[Opening Given records section]
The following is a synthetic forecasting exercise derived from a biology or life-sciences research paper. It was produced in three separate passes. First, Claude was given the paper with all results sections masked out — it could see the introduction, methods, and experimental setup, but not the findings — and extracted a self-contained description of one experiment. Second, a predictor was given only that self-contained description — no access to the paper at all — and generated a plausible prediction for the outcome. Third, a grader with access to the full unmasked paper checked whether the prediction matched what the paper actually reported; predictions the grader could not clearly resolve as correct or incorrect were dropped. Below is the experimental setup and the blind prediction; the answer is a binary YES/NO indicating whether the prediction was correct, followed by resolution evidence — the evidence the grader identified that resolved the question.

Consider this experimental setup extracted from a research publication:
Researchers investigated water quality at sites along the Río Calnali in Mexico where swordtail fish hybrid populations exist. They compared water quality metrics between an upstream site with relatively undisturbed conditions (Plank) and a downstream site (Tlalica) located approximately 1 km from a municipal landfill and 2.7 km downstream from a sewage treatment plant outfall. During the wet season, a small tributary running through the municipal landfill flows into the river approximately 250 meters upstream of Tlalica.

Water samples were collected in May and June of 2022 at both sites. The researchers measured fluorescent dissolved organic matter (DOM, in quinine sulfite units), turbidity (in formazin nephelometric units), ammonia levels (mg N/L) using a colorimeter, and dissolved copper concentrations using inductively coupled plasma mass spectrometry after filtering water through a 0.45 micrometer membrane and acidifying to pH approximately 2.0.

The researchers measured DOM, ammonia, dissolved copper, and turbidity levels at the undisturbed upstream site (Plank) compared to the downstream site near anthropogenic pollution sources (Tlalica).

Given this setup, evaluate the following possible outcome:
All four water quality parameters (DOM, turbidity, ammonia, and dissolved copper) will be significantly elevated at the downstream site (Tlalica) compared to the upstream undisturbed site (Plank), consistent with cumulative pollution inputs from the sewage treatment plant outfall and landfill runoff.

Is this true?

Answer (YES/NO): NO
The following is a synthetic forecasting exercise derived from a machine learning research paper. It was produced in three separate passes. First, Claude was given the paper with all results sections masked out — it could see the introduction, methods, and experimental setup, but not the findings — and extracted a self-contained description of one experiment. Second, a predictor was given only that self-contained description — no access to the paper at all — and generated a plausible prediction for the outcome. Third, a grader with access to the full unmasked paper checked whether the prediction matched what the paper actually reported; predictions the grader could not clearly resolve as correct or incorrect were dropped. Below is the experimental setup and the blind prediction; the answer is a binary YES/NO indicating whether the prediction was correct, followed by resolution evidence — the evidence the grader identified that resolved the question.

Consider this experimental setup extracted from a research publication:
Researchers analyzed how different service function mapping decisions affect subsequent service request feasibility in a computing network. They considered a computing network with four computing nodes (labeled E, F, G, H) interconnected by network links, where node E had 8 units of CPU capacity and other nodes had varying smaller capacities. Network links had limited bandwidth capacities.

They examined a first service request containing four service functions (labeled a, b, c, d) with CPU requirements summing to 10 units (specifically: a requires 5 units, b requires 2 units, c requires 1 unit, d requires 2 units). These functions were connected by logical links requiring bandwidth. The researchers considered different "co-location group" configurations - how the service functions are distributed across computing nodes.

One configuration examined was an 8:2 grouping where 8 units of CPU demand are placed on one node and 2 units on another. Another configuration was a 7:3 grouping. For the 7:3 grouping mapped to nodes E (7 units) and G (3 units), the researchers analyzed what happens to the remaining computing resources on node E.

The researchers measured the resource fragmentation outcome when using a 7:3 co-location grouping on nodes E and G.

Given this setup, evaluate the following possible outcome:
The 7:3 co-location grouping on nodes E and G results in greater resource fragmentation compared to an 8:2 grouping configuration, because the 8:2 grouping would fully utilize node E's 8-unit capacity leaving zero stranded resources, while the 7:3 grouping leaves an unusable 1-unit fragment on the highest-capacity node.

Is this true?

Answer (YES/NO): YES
[Closing Given records section]
[Exercise aim]:
Give the listing again. Leave every word as it stands.

[Your solution]:
The following is a synthetic forecasting exercise derived from a biology or life-sciences research paper. It was produced in three separate passes. First, Claude was given the paper with all results sections masked out — it could see the introduction, methods, and experimental setup, but not the findings — and extracted a self-contained description of one experiment. Second, a predictor was given only that self-contained description — no access to the paper at all — and generated a plausible prediction for the outcome. Third, a grader with access to the full unmasked paper checked whether the prediction matched what the paper actually reported; predictions the grader could not clearly resolve as correct or incorrect were dropped. Below is the experimental setup and the blind prediction; the answer is a binary YES/NO indicating whether the prediction was correct, followed by resolution evidence — the evidence the grader identified that resolved the question.

Consider this experimental setup extracted from a research publication:
Researchers investigated water quality at sites along the Río Calnali in Mexico where swordtail fish hybrid populations exist. They compared water quality metrics between an upstream site with relatively undisturbed conditions (Plank) and a downstream site (Tlalica) located approximately 1 km from a municipal landfill and 2.7 km downstream from a sewage treatment plant outfall. During the wet season, a small tributary running through the municipal landfill flows into the river approximately 250 meters upstream of Tlalica.

Water samples were collected in May and June of 2022 at both sites. The researchers measured fluorescent dissolved organic matter (DOM, in quinine sulfite units), turbidity (in formazin nephelometric units), ammonia levels (mg N/L) using a colorimeter, and dissolved copper concentrations using inductively coupled plasma mass spectrometry after filtering water through a 0.45 micrometer membrane and acidifying to pH approximately 2.0.

The researchers measured DOM, ammonia, dissolved copper, and turbidity levels at the undisturbed upstream site (Plank) compared to the downstream site near anthropogenic pollution sources (Tlalica).

Given this setup, evaluate the following possible outcome:
All four water quality parameters (DOM, turbidity, ammonia, and dissolved copper) will be significantly elevated at the downstream site (Tlalica) compared to the upstream undisturbed site (Plank), consistent with cumulative pollution inputs from the sewage treatment plant outfall and landfill runoff.

Is this true?

Answer (YES/NO): NO
The following is a synthetic forecasting exercise derived from a machine learning research paper. It was produced in three separate passes. First, Claude was given the paper with all results sections masked out — it could see the introduction, methods, and experimental setup, but not the findings — and extracted a self-contained description of one experiment. Second, a predictor was given only that self-contained description — no access to the paper at all — and generated a plausible prediction for the outcome. Third, a grader with access to the full unmasked paper checked whether the prediction matched what the paper actually reported; predictions the grader could not clearly resolve as correct or incorrect were dropped. Below is the experimental setup and the blind prediction; the answer is a binary YES/NO indicating whether the prediction was correct, followed by resolution evidence — the evidence the grader identified that resolved the question.

Consider this experimental setup extracted from a research publication:
Researchers analyzed how different service function mapping decisions affect subsequent service request feasibility in a computing network. They considered a computing network with four computing nodes (labeled E, F, G, H) interconnected by network links, where node E had 8 units of CPU capacity and other nodes had varying smaller capacities. Network links had limited bandwidth capacities.

They examined a first service request containing four service functions (labeled a, b, c, d) with CPU requirements summing to 10 units (specifically: a requires 5 units, b requires 2 units, c requires 1 unit, d requires 2 units). These functions were connected by logical links requiring bandwidth. The researchers considered different "co-location group" configurations - how the service functions are distributed across computing nodes.

One configuration examined was an 8:2 grouping where 8 units of CPU demand are placed on one node and 2 units on another. Another configuration was a 7:3 grouping. For the 7:3 grouping mapped to nodes E (7 units) and G (3 units), the researchers analyzed what happens to the remaining computing resources on node E.

The researchers measured the resource fragmentation outcome when using a 7:3 co-location grouping on nodes E and G.

Given this setup, evaluate the following possible outcome:
The 7:3 co-location grouping on nodes E and G results in greater resource fragmentation compared to an 8:2 grouping configuration, because the 8:2 grouping would fully utilize node E's 8-unit capacity leaving zero stranded resources, while the 7:3 grouping leaves an unusable 1-unit fragment on the highest-capacity node.

Is this true?

Answer (YES/NO): YES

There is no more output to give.